Para bagunçar a Bíblia: Yehuda Amichai e a reinvenção da tradição, por Moacir Amâncio

Para bagunçar a Bíblia: Yehuda Amichai e a reinvenção da tradição
Moacir Amâncio
Yehuda Amichai é, de longe, o mais celebrado poeta israelense desde o século XX, até o ponto em que sua importância ganha ares de obviedade. Dentro de seu país, ele é um marco na conquista do idioma hebraico como língua à altura dos desafios expressivos enfrentados na recuperação e criação de vocabulário aberto às sutilezas e à diversidade da literatura, durante a construção do estado judaico na Palestina daquela época. Esse processo ocorreu de modo programático a partir do final do século XIX, com o recrudescimento das perseguições às comunidades judaicas, ataques repetitivos, os pogroms e seus massacres na Europa. Em Israel, os recém-chegados encontravam judeus ali estabelecidos ao longo da história, em migrações intermitentes.
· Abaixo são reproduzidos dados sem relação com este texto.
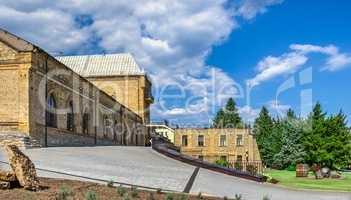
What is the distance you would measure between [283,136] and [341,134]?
17328 mm

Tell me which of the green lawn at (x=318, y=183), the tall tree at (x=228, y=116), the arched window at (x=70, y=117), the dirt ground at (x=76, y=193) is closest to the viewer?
the dirt ground at (x=76, y=193)

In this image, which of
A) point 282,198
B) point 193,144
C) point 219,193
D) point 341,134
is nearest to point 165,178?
point 219,193

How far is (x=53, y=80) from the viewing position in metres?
32.2

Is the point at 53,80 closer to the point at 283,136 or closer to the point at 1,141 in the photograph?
the point at 1,141

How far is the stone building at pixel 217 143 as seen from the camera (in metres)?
75.9

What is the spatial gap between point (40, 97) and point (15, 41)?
11.8 feet

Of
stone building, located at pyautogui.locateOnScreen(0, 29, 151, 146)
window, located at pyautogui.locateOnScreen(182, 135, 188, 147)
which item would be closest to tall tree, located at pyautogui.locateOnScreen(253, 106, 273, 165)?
window, located at pyautogui.locateOnScreen(182, 135, 188, 147)

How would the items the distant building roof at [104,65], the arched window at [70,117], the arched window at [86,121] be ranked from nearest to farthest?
the arched window at [70,117], the arched window at [86,121], the distant building roof at [104,65]

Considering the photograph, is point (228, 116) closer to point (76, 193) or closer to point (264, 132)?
point (264, 132)

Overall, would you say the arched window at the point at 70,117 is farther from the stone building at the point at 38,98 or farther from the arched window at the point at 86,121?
the arched window at the point at 86,121

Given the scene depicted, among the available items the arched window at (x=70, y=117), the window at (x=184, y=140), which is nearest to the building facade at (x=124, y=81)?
the window at (x=184, y=140)

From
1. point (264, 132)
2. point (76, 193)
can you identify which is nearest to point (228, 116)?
point (264, 132)

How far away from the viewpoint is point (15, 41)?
28812 mm

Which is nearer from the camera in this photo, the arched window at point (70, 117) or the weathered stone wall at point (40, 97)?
the weathered stone wall at point (40, 97)
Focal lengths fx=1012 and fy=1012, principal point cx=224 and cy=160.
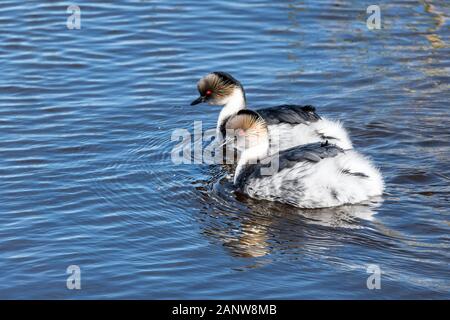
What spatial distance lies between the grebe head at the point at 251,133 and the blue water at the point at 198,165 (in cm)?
39

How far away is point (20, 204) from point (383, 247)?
2832 mm

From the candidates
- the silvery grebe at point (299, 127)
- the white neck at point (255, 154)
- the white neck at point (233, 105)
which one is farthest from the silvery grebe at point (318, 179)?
the white neck at point (233, 105)

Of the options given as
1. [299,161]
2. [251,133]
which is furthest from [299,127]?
[299,161]

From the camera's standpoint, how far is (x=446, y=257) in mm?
6812

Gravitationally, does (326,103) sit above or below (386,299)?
above

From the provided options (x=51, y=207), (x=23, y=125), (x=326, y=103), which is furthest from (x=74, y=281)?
(x=326, y=103)

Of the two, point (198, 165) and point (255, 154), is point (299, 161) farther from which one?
point (198, 165)

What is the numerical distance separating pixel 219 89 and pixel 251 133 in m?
1.34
Foi em 1891 que o jornalista e escritor judeu austríaco Theodor Herzl tornou-se correspondente em Paris do jornal Neue Freie Presse, de Viena. Na capital francesa, testemunhou a fúria antissemita movida contra o oficial francês, judeu, Alfred Dreyfus, acusado de alta traição e severamente condenado por isso. Trata-se do histórico Caso Dreyfus, que mobilizou o escritor Émile Zola, autor do panfleto “Eu acuso”, em defesa do oficial sob suspeita. A acusação era inverídica, como se esclareceria mais tarde. Herzl desencadeou o movimento denominado sionismo político, tendo por objetivo a criação de um país onde seu povo estaria a salvo das agressões históricas. Apoiado e também negado pelos judeus, o movimento provocaria ondas migratórias da Europa Central e Oriental, sobretudo, sob a influência das ideias revolucionárias da época – o anarquismo, o comunismo e o laicismo – implantando os modelos básicos do que seria o futuro Estado de Israel. Mas acontecerá em 1948, três anos depois do fim da Segunda Guerra Mundial, a proclamação de Israel como Estado, pela Organização das Nações Unidas (ONU), após a divulgação da calamidade conhecida como Holocausto – ou Shoá, termo hebraico proposto em substituição à discutível e popularizada palavra de tom sacrificial.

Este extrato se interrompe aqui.